The game was tied 91-91 with 3:38 remaining in the contest. But Philadelphia closed the game on a 10-3 run to earn the victory.
Here are our five takeaways from the game …
1. Hassan Whiteside is proving his worth: The Heat’s center has been the team’s most consistent player this season. That wasn’t the case the past two seasons. Center Hassan Whiteside finished Monday’s game with a career-high 32 points to go with 13 rebounds and two blocks. It marked his 12th double-double in 13 games this season. The NBA’s leading rebounder has finished with 15 or more rebounds in eight games. If Whiteside can sustain this level of consistency, it’s going to be hard to argue against the Heat’s decision to give him a max contract this past summer.
The only issue with Whiteside’s performance Monday was foul trouble. He picked up his fifth foul with 3:24 remaining in the game and Erik Spoelstra decided to substitute him out for Udonis Haslem, and the 76ers went on a 5-0 run in the 57 seconds Whiteside was on the bench.
“It’s very tough,” Whiteside said about being taken out late in the game. “Guys take pride in defense. You slide your feet and then they’re blowing the whistle, so it’s tough at times. But I’m not going to foul out, so I don’t know why I came out. I don’t really know what to say about that.”
2. Offense still an issue: After the Heat scored 114 points on 50.6 percent shooting against the Wizards on Saturday, Miami’s offense came back down to earth in Philadelphia. Miami scored 94 points on 38.6 percent shooting and made 7-of-31 shots from three-point range. Outside of Whiteside’s dominant performance, the rest of the Heat shot 30.4 percent from the field. Miami entered with the fourth-worst offensive rating in the NBA, scoring 97.9 points per 100 possessions. Offense is clearly still a work in progress for the Heat.
“If we’re shooting under 40 percent, it has to be one of our defensive games that we’re capable of,” coach Erik Spoelstra said. “And them shooting almost 50 percent, it’s going to be tough for us to win under those circumstances.”
3. Heat need an aggressive Goran Dragic: The Heat’s offense looks different when point guard Goran Dragic is in attack mode. Entering Monday’s game, Dragic was averaging 14.3 shots per game in wins this season — about two more shots than he’s taken in losses. He’s also averaging 5.8 free-throw attempts in wins this season — about three more free throws than he’s shot in losses. That’s not a coincidence. Miami is a better offensive team when Dragic is aggressive. But Dragic was quiet in Monday’s loss with 10 points on 13 shots.

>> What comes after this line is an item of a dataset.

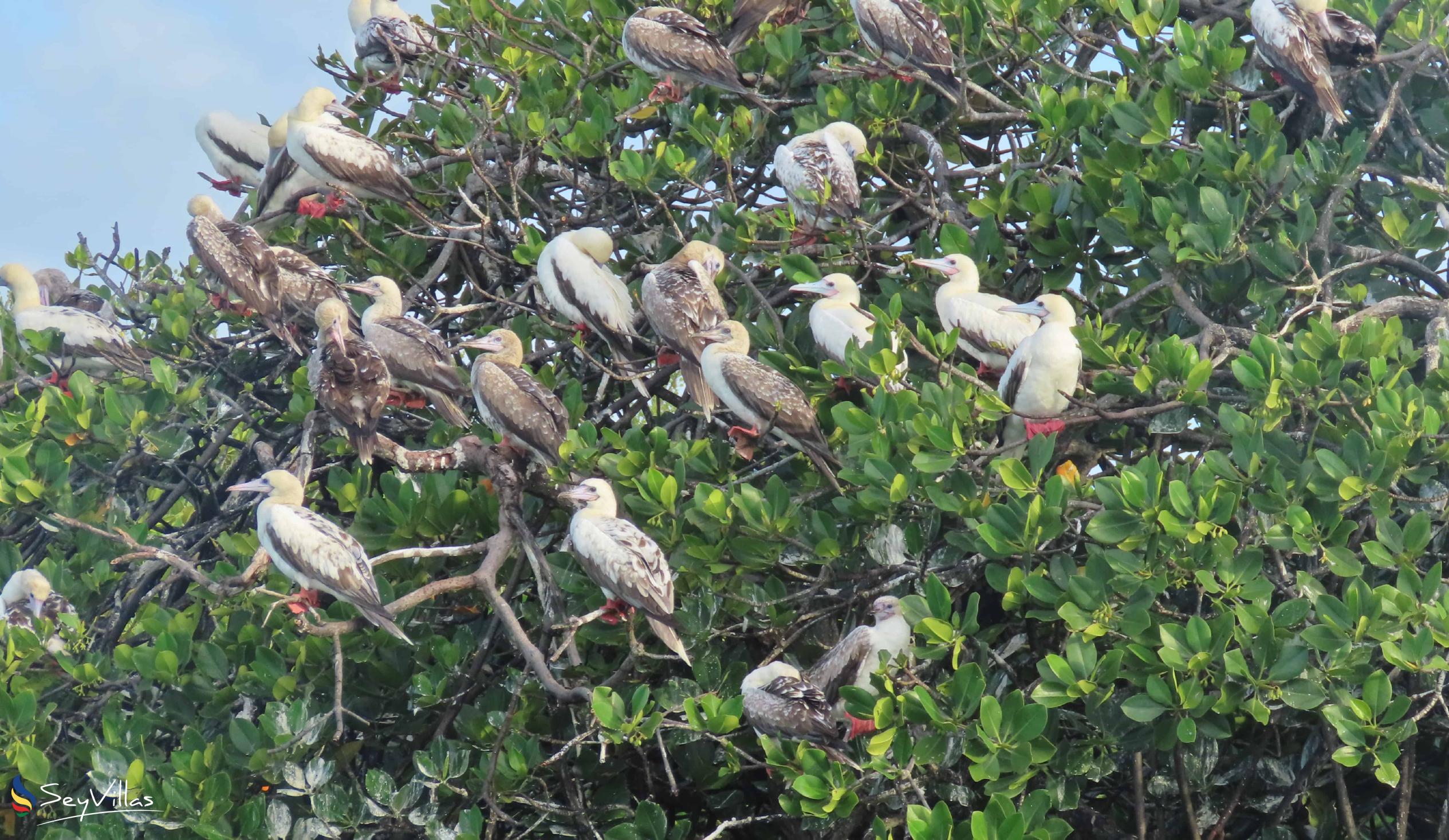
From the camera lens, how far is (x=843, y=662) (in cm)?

4. Free-throw shooting continues to be a concern: This continues to be one of Miami’s biggest weaknesses. The Heat entered Monday’s game as the worst free-throw shooting team in the NBA. And the struggles continued Monday in Philadelphia with Miami making 19-of-28 free throws. The Heat are now shooting 65.8 percent from the free-throw line this season. That’s a big drop off from last season when Miami made 74.5 percent of its free throws. Erik Spoelstra has been trying to downplay the issue, saying it’s something that can be corrected. But for a team that’s been outscored by 0.9 points per game this season, missed free throws can be painful.

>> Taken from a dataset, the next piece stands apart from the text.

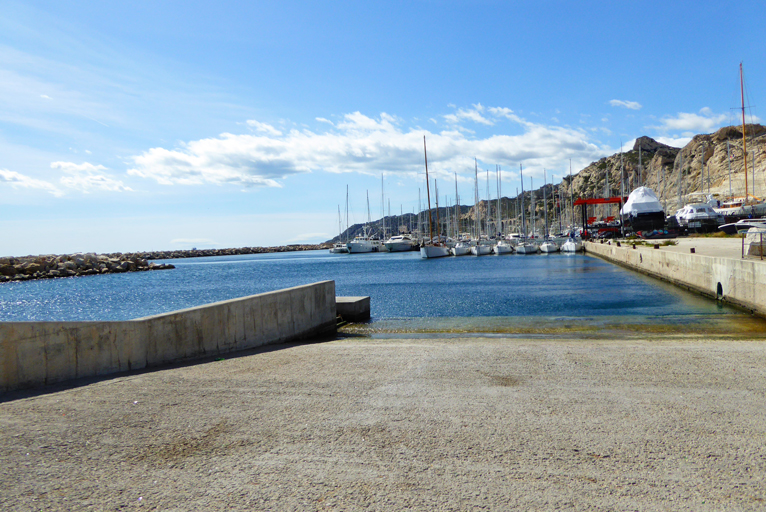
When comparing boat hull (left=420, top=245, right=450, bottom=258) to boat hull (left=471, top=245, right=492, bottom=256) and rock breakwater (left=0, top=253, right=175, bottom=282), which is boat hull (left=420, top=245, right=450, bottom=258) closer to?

5. Justise Winslow might be best power forward on roster: Erik Spoelstra has given Luke Babbitt and Derrick Williams a chance to start a stretch of games this season, and neither has proven they deserve the job yet. And James Johnson is not really an option to start games right now, as Spoelstra likes his energy off the bench. That means forward Justise Winslow could end up as the Heat’s starting power forward when he returns from a sprained left wrist. Winslow is averaging 11.6 points on 33.1 percent shooting to go with 4.7 rebounds and 3.9 assists this season. But the hope is that the lefty will shoot better when his left wrist is healed. If Winslow starts at power forward, it will also allow Josh Richardson to start at small forward.